For $i\in\{1,2\}$ let $A_i$ be a commutative ring with unity whose additive group is free and finitely-generated. Assume that $A_i$ is connected in the sense that $0$ and $1$ are unique solutions of the equation $x^2=x$ in $A_i$. Denote by $\mu(A_i)$ the group of roots of unity of $A_i$, i.e., the elements of finite multiplicative order in $A_i$.
Problem. Is the map $$\mu(A_1)\times\mu(A_2)\ \longrightarrow\ \mu(A_1\otimes_{\mathbb Z}A_2),\;\;(u,v)\ \longmapsto\ u\otimes v,$$
surjective?
(The problem is posed 9.07.2018 by Tristan Tilly from Leiden University on page 25 of Volume 2 of the Lviv Scottish Book).

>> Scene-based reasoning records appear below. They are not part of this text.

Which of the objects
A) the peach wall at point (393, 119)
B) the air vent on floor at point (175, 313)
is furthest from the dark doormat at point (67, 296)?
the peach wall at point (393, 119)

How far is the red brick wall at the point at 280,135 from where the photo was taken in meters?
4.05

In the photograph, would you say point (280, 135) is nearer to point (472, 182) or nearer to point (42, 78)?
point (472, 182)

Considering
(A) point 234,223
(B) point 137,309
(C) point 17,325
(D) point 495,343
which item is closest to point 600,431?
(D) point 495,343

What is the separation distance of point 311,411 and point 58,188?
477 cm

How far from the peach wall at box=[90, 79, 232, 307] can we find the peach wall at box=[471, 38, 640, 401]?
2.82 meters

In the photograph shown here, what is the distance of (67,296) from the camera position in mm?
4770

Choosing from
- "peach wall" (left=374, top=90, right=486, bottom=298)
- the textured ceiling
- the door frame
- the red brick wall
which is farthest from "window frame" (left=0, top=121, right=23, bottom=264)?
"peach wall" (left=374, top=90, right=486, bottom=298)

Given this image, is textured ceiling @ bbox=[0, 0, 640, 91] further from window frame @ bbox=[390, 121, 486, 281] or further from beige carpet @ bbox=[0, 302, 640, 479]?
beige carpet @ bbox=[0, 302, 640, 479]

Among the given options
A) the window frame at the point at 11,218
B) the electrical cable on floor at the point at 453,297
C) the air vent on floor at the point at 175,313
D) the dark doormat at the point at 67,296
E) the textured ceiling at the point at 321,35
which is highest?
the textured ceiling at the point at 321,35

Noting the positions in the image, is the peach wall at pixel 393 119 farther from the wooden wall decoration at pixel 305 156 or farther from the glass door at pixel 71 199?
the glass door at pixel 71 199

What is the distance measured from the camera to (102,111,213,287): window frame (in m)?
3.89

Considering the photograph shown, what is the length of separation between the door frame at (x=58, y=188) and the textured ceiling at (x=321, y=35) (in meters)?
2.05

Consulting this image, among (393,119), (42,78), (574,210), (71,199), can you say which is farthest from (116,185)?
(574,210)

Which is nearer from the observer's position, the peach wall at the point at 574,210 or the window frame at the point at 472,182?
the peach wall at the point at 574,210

Prize for solution: An eternal welcome in Netherlands, and a bottle of liquor of your choice.
Best Answer
$\def\ZZ{\mathbb{Z}}\def\QQ{\mathbb{Q}}\def\Spec{\mathrm{Spec}}\def\fp{\mathfrak{p}}\def\fq{\mathfrak{q}}\def\FF{\mathbb{F}}$This is one of two answers recording my partial progress. The point of this answer is to show that it is enough to resolve the question for the case where $A_1=A_2$ and both are the ring of integers of a number field $K$, with $K$ Galois over $\QQ$ and ramified only at $p$ and $\infty$ (for some prime $p$). The other answer will contain my partial progress on that problem.

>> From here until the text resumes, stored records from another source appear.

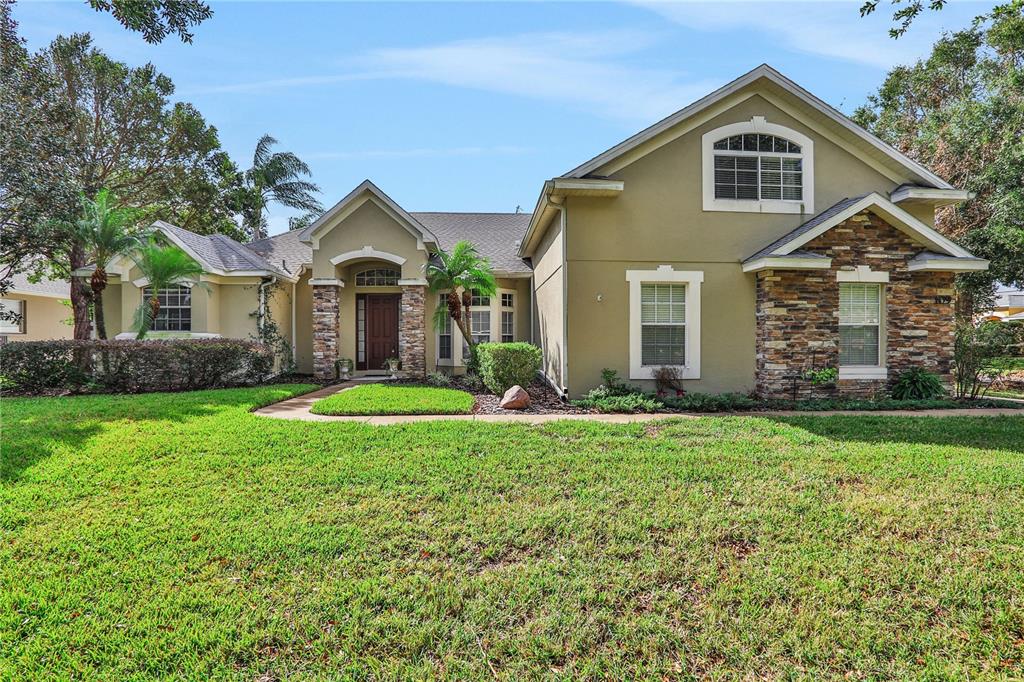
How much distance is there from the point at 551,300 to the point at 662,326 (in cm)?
277

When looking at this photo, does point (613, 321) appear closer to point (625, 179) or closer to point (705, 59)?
point (625, 179)

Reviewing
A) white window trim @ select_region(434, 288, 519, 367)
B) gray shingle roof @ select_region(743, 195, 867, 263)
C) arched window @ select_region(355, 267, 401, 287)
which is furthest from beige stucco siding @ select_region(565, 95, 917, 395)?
arched window @ select_region(355, 267, 401, 287)

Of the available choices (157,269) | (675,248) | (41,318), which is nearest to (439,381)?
(675,248)

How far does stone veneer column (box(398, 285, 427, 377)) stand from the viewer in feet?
47.0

We begin with the following observation: Let $A_1 \subseteq B_1$ and $A_2 \subseteq B_2$ be free $\ZZ$-modules. Let $\zeta$ be an element of $A_1 \otimes A_2$ which factors as $b_1 \otimes b_2$ in $B_1 \otimes B_2$, and suppose that $b_1$ and $b_2$ are not divisible (in $B_1$ and $B_2$) by any integer $k \geq 2$. Then $b_j \in A_j$. Proof: Let $\pi_j$ be the projection $B_j \to B_j/A_j$. Since $\zeta \in A_1 \otimes A_2$, we have $(\pi_1 \otimes \mathrm{Id})(\zeta) =0$. So $\pi_1(b_1) \otimes b_2=0$ in $(B_1 / A_1) \otimes B_2$. Since $B_2$ is free over $\mathbb{Z}$ and $b_2$ is not divisible by any integer $\geq 2$, this means that $\pi_1(b_1)=0$, so $b_1 \in A_1$. Similarly, $b_2 \in A_2$. $\square$.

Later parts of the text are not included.